The Glenwood Springs-based Colorado River Water Conservation District staff is proposing a series of drought-mitigation actions to reduce impacts to water users within its 15-county region. According to a staff memo, the River District has several pools of water in Western Slope reservoirs – Wolford and Ruedi – that may help mitigate some of the worst consequences of the drought for its constituents. Staff is asking the board to impose rules around how that limited supply can be used.
This year now ranks among the worst in recorded history for snowpack and projected streamflows, creating uncertainty for those who depend on the Colorado River and its tributaries. Record-high temperatures in March fueled a month-early peak to snowpack and some experts believe rivers have already peaked for the year in some locations.
“At this point in the water year, there is no escaping the reality that we are facing one of driest – if not the driest – years on record,” the River District memo reads.
District staff is asking its board to freeze all new water marketing contracts, which are usually doled out first come, first served, while staff figures out the best use of the limited available water supply.
Staff also wants to direct those local water providers that would benefit from the River District’s supply to limit outdoor watering to once a week for lawns and ornamental applications; and to allow either a committee or the general manager of the River District to commit up to $450,000 for leasing water.
They are also asking the board to sign off on a system of prioritizing water use sectors: municipal and domestic needs over agriculture and industrial needs, and agricultural and industrial needs over in-channel uses of water, such as for recreation, the environment and endangered fish.

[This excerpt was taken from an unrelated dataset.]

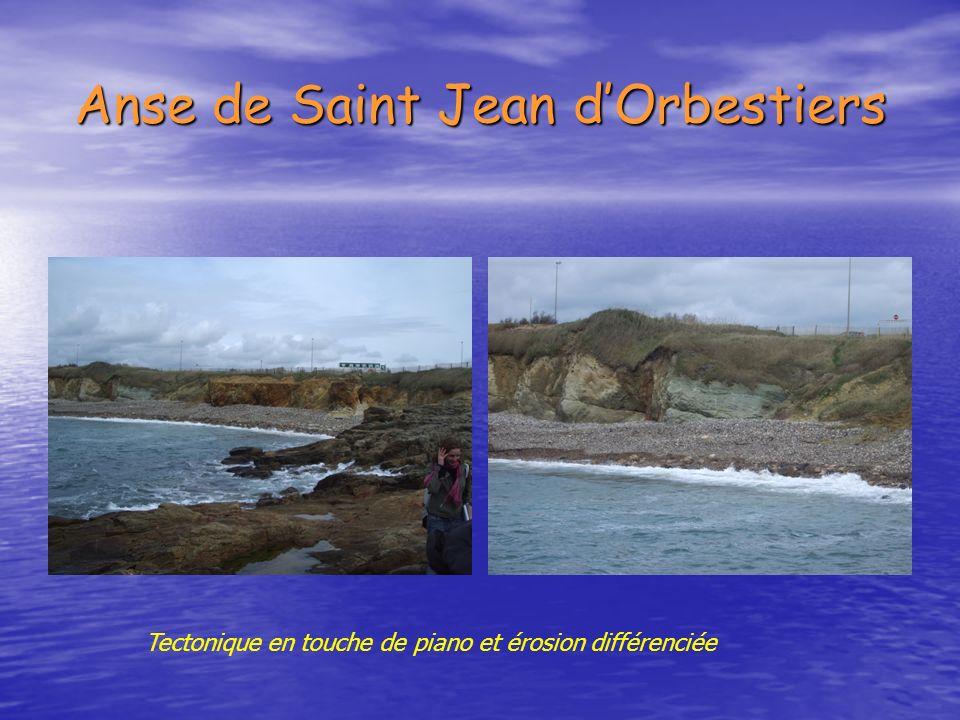 Anse de Saint Jean d'Orbestiers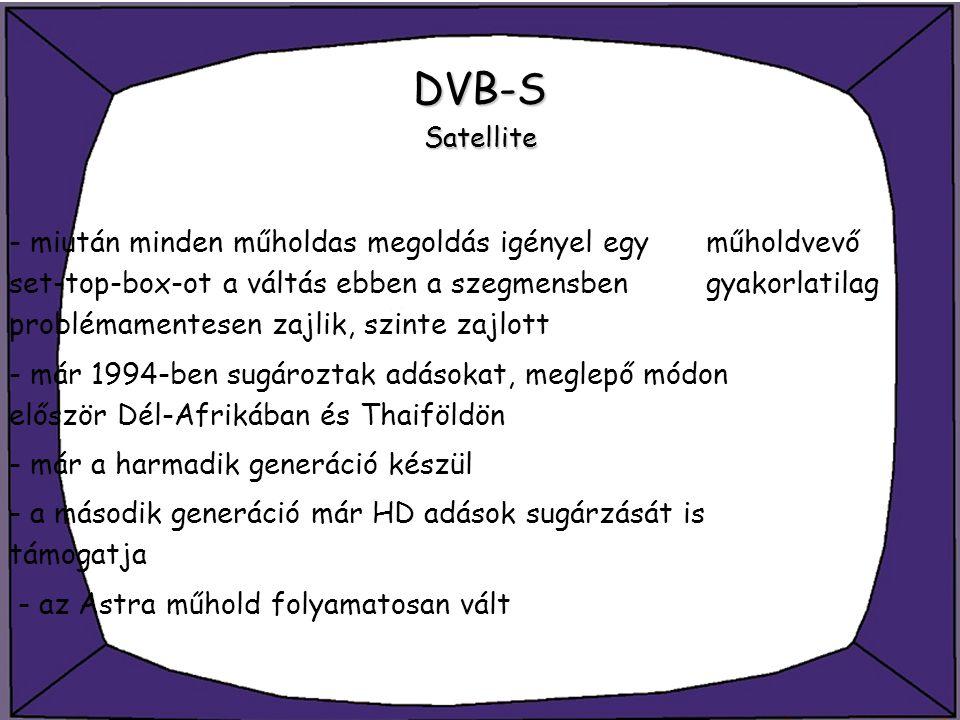 DVB-S Satellite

River District officials declined to comment on the proposed drought mitigation actions. The board is set to consider the actions at its regular quarterly meeting on April 21.
HUP won’t fill
A pool in Green Mountain Reservoir that many water users depend on will not fill this year, creating far-reaching impacts. Known as the Historic Users Pool, this 66,000-acre-foot block of water is reserved for those Western Slope entities that were using water before the Colorado-Big Thompson project came online in the 1940s and began diverting flows from the Colorado River’s headwaters to the Front Range.
According to U.S. Bureau of Reclamation officials, the HUP may only store between 15,000 acre-feet and 50,000 acre-feet this year, depending on which modeling projection is used.
“There is a lot of variability that we’re seeing here,” said Marc Baldo, who works for Reclamation and helps manage the HUP. “Our minimum probable is showing some serious shortages in the basin.”
Baldo said the last time the HUP had a shortage – of 20,000 acre-feet – was in the drought year of 2002.
HUP water is released mainly to satisfy farmers and ranchers in the Grand Valley, whose group of senior water rights, which make up the Cameo call, are the commanding force on the river. When Cameo places a call for its water, it can force junior users all the way up to the headwaters to shut off.
The HUP also protects other water users, known as HUP beneficiaries, because without the releases from Green Mountain, Cameo would place more frequent calls, forcing these users to cut back.
“[The HUP not filling] has very significant impacts to producers in the Grand Valley and may result in those entities placing a call on the HUP beneficiaries, which has never occurred in the history of the HUP and may cause widespread disruption to the agricultural and domestic water users who are used to relying upon the HUP for protection,” the River District memo reads.
A shortage of the HUP pool means the endangered fish program in the chronically water-starved section of the Colorado River near Grand Junction known as the 15-mile reach will also take shortages. It could also result in a reduced water supply for the Silt Water Conservancy District and others who hold contracts for water in Green Mountain Reservoir, according to the River District memo.
Luke Gingerich is an engineer with JUB Engineers and a consultant with the Grand Valley Water Users Association and Orchard Mesa Irrigation District. He said Grand Valley irrigators are still figuring out how a reduced HUP will affect them.
“Normally, the HUP water is kind of our mid-to-late-season supplemental supply,” he said. “And if we don’t have that this year, it makes operations very difficult. We are anticipating some operational decisions this year that we have not had to make before.”
The River District is exploring using water from Wolford Mountain Reservoir to make up for the HUP shortage, but that reservoir, on Muddy Creek upstream of Kremmling, is also not expected to fill this year. Reclamation officials say the spring runoff forecast for Ruedi Reservoir on the Fryingpan River is 25% of average and that it won’t fill this year.
“This is going to be a long year,” said Colorado River expert and former River District General Manager Eric Kuhn. “The irrigation demands started in March and it’s going to last through October. If the HUP is half full, there’s going to be some significant problems on the West Slope that we’re going to have to address.”